New Junior Cert English results show more pupils with good grades
The junior cycle reforms got off to a good start for pupils, with a higher number than usual scoring more than 55pc in the new-style English written assessment at both higher and ordinary level.
However, the numbers overall achieving the highest grades across all subjects is down on last year.
More than 61,500 students getting the results of the June exams today are the first to experience changes in the junior cycle experience.
English is the first subject to have undergone a reform in teaching, learning, assessment and grading. Similar changes in other subjects will be phased in over coming years.
Education Minister Richard Bruton led the congratulations to students, their parents and teachers, adding that it was "positive and encouraging to see the changes to the junior cycle coming to fruition".
The employers' body Ibec said it could be "the start of the single most radical educational change in decades" and called for similar changes in the Leaving Cert.
Among those celebrating today were four students who achieved 12 top grades, whether traditional As, or the new 'Distinction' for a mark of between 90-100pc in the new-style English assessment.
Results are available in schools today and online at www.examinations.ie, from 4pm. The overall numbers sitting the exam increased by 2.3pc on last year, an indication of the continuing surge in pupil numbers at second-level.
However, the number of pupils getting at least one A grade or distinction across all subjects is down to 21,833, compared with 22,608 in 2016.
This year also sees the replacement of the Junior Cert with the Junior Cycle Profile of Achievement (JCPA), which will record the results of the June exams as well as other student achievements, such as sporting or debating activities, recorded in school.
In the case of English, the result students get today incorporates the outcome of the June exam - reduced to two hours as part of the changes. It also includes a written task, overseen by teachers in schools, but marked by the State Examinations Commission.

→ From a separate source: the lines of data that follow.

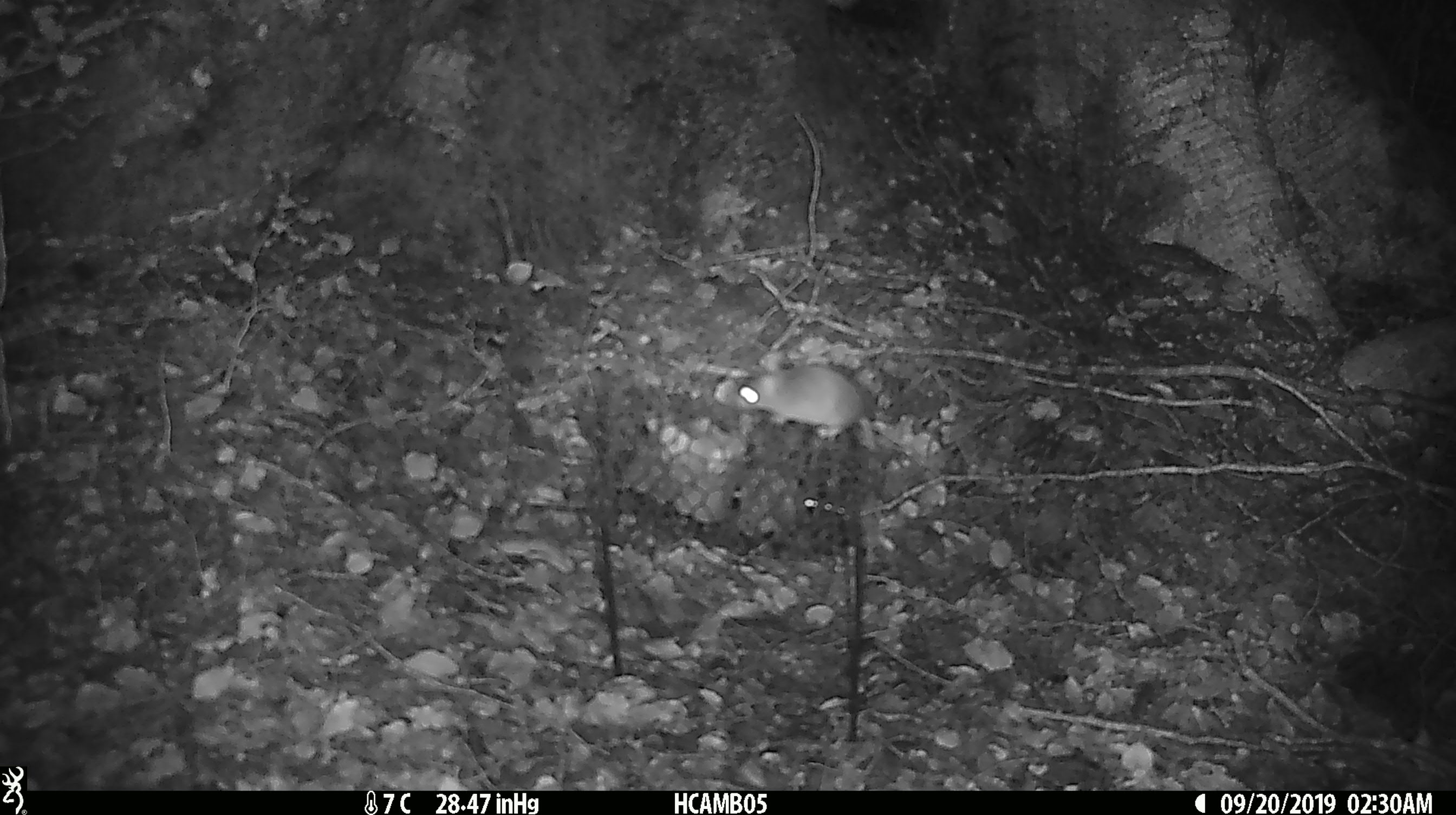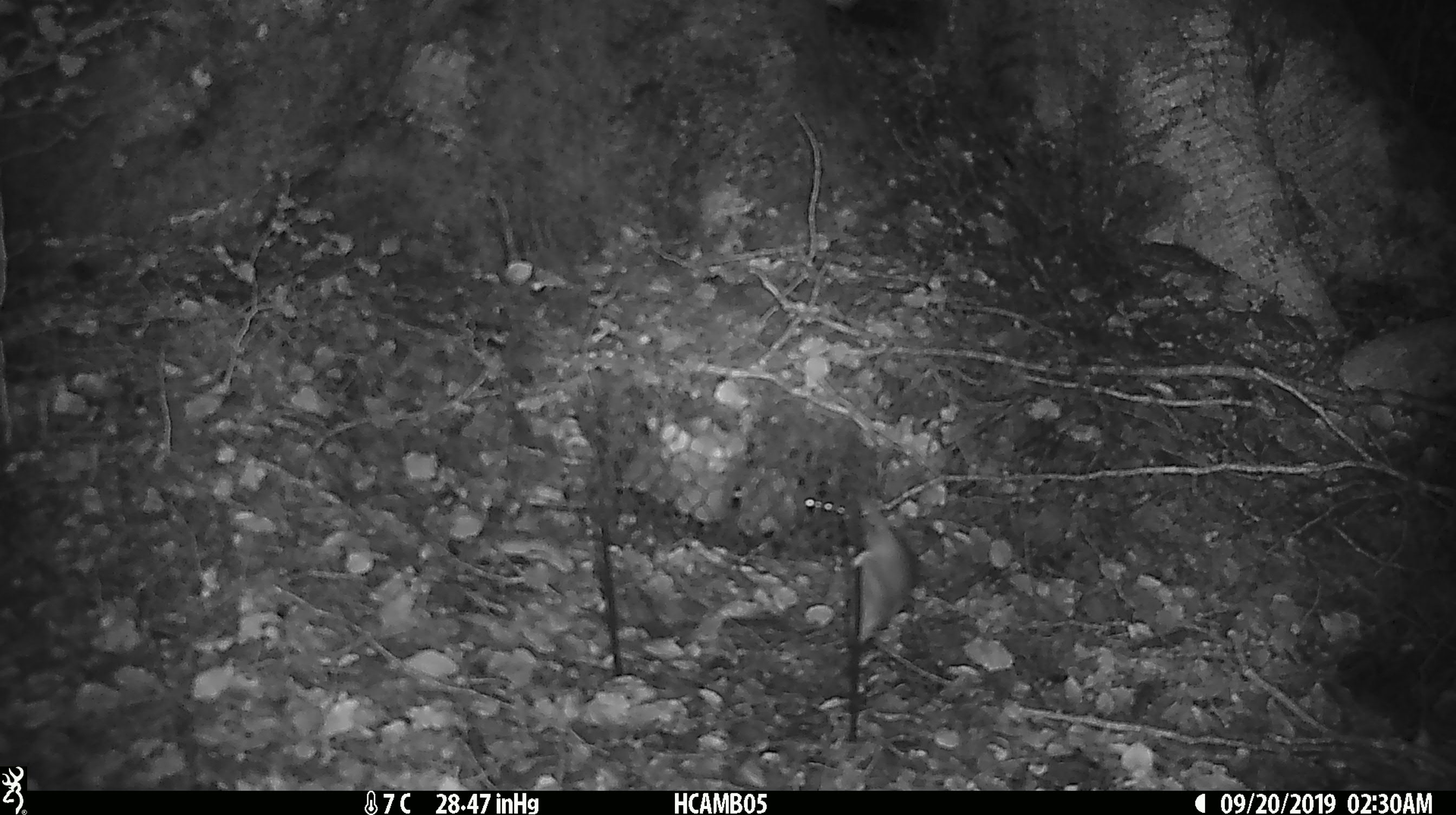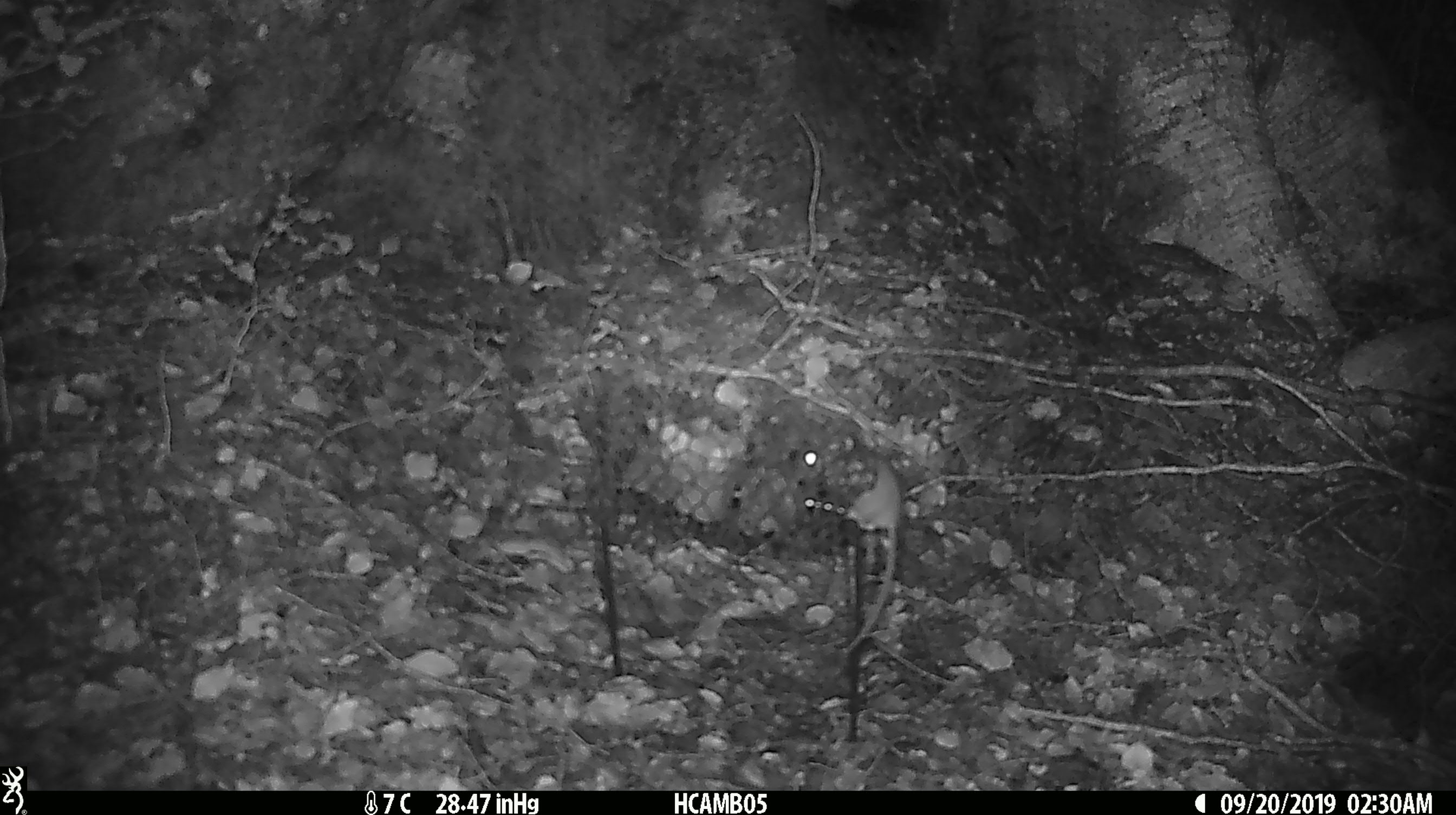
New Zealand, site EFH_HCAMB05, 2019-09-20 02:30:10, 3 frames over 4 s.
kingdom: Animalia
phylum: Chordata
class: Mammalia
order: Rodentia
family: Muridae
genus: Mus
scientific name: Mus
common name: mouse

A comparison of the results in English between 2017 and 2016 shows that at both levels, the proportion achieving 55pc or more in the subject was 81-83pc, compared with about 76-77pc last year.
However, the boundaries between grades have changed, so it is not possible to make direct comparisons within tighter bands.

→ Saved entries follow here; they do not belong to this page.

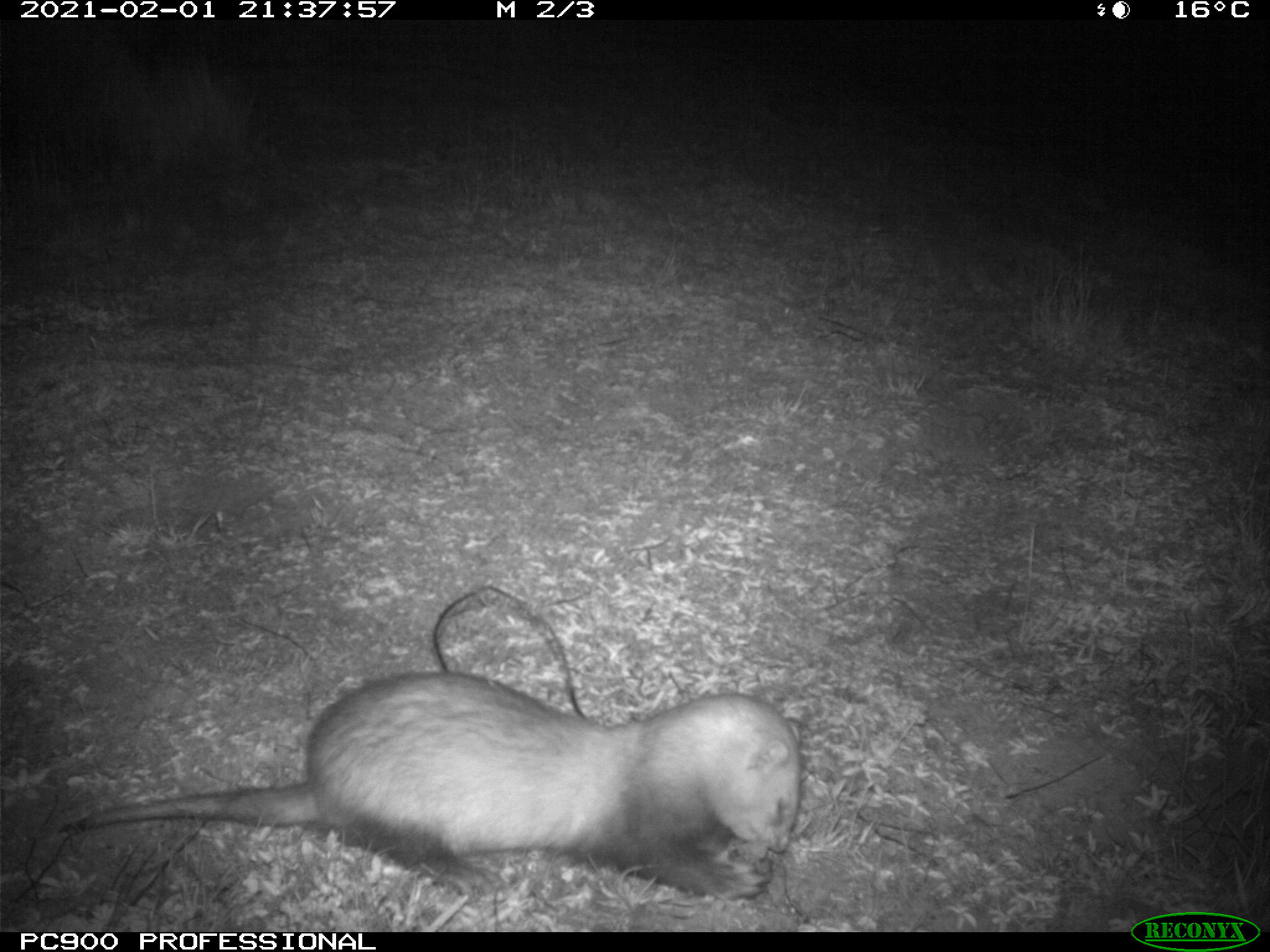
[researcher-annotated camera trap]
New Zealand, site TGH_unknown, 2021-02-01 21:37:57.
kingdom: Animalia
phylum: Chordata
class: Mammalia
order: Carnivora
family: Mustelidae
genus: Mustela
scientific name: Mustela furo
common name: ferret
Ferret (Mustela furo).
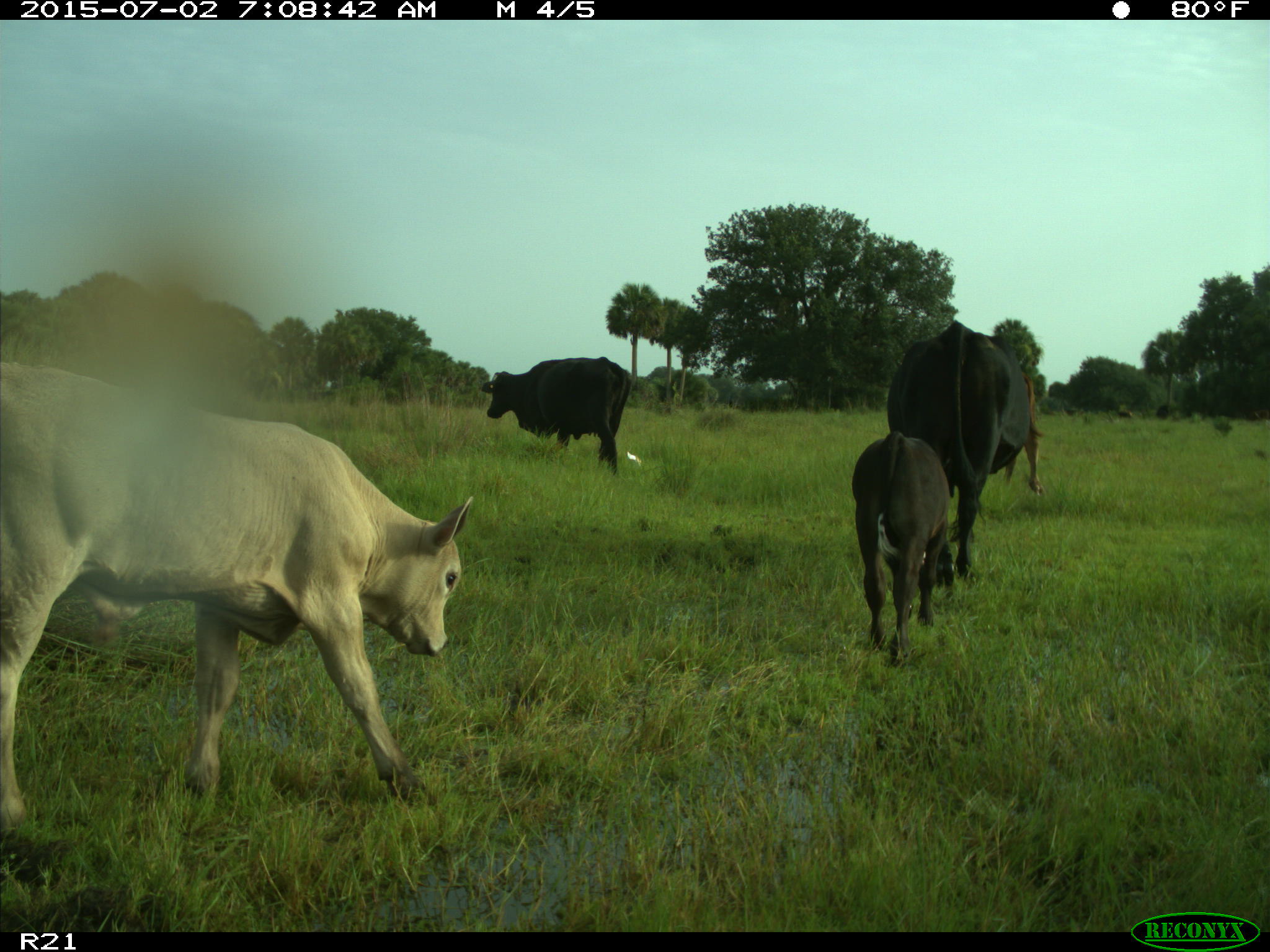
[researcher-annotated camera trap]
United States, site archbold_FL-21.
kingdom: Animalia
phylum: Chordata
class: Mammalia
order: Artiodactyla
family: Bovidae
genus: Bos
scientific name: Bos taurus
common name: domestic cow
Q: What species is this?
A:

This year also saw an increase in the number of students taking the higher-level English option, described as "encouraging" by Teachers' Union of Ireland (TUI) president Joanne Irwin. She said the TUI would continue to analyse English and other subject areas to see if any adjustments may be needed in the future.
The JCPA will also record, under a separate heading, a student's achievement in classroom-based assessments such as, in the case of English, an oral presentation which was graded by teachers.

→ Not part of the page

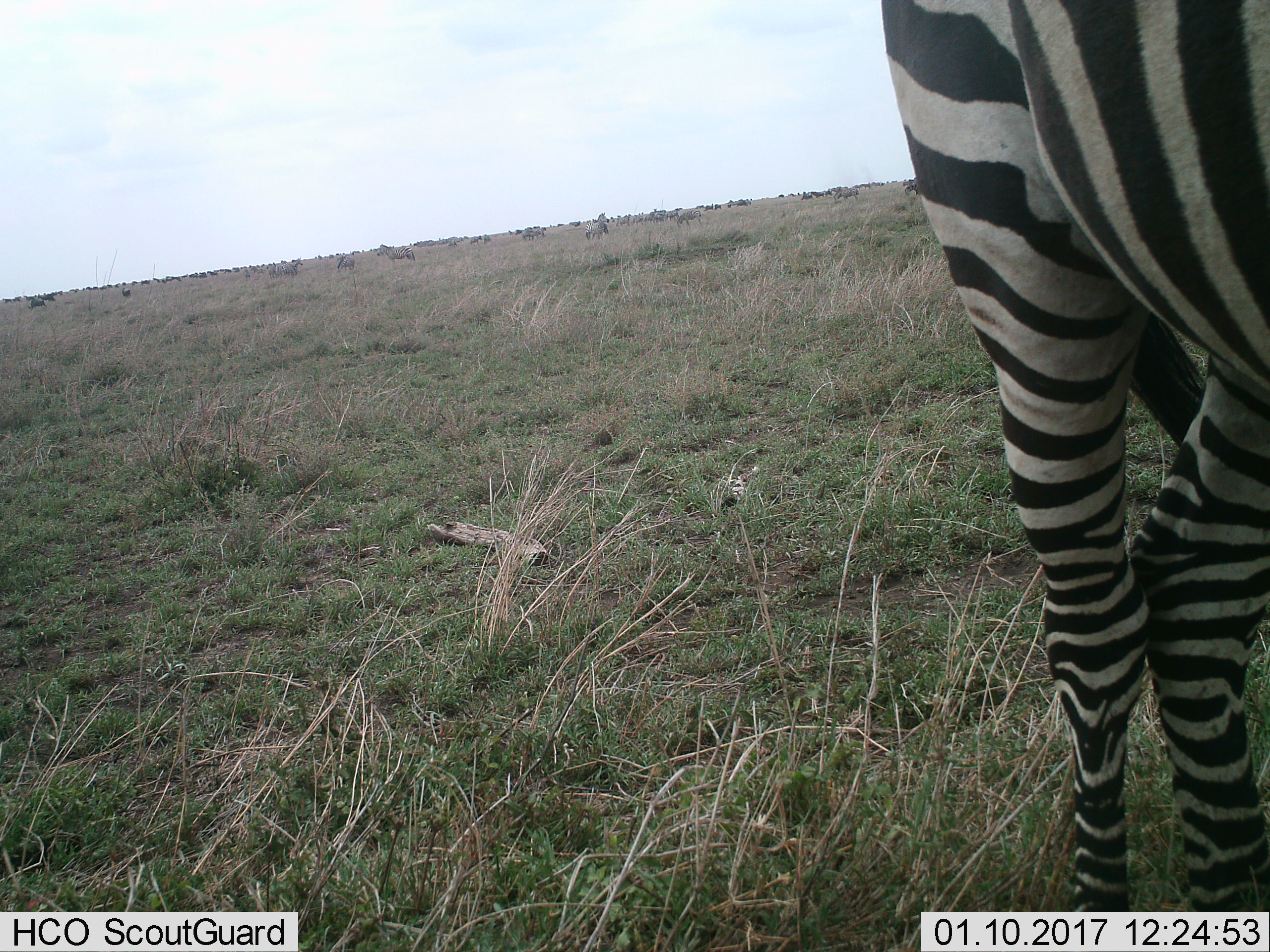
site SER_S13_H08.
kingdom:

However because of the lengthy campaign of opposition to the junior cycle changes by the Association of Secondary Teachers' Ireland (ASTI), its members refused to co-operate with such assessments.
As a result, when they receive their JCPA later this term, some students may have blank spaces in those boxes. The ASTI opposition to the junior cycle changes ended in June.
The changes to junior cycle will be phased in until 2020. Last year, first years were introduced to the new formats in science and business, and, this month, Irish, modern foreign languages and visual art, were rolled out in schools. The new area of learning, called wellbeing, was introduced this month.
Ibec welcomed the publication of results under the new junior cycle as "an important landmark in education reform".
Ibec head of education and social policy Tony Donohoe said the "economy and our prosperity are intrinsically linked to the strength of our education system and, in reforming the junior years of second-level education, we will deliver better outcomes for our students and help underpin our long-term prosperity".
He said the new curriculum gave teachers space to be innovative and provide a more rounded education experience - and should also equip students with skills and appetite for continuous learning.
He added: "This reform could mark the start of the single most radical educational change in decades. Moving away from the dominance of rote learning and written exams will help develop critical thinking skills, that are required in the modern workplace, from an early age."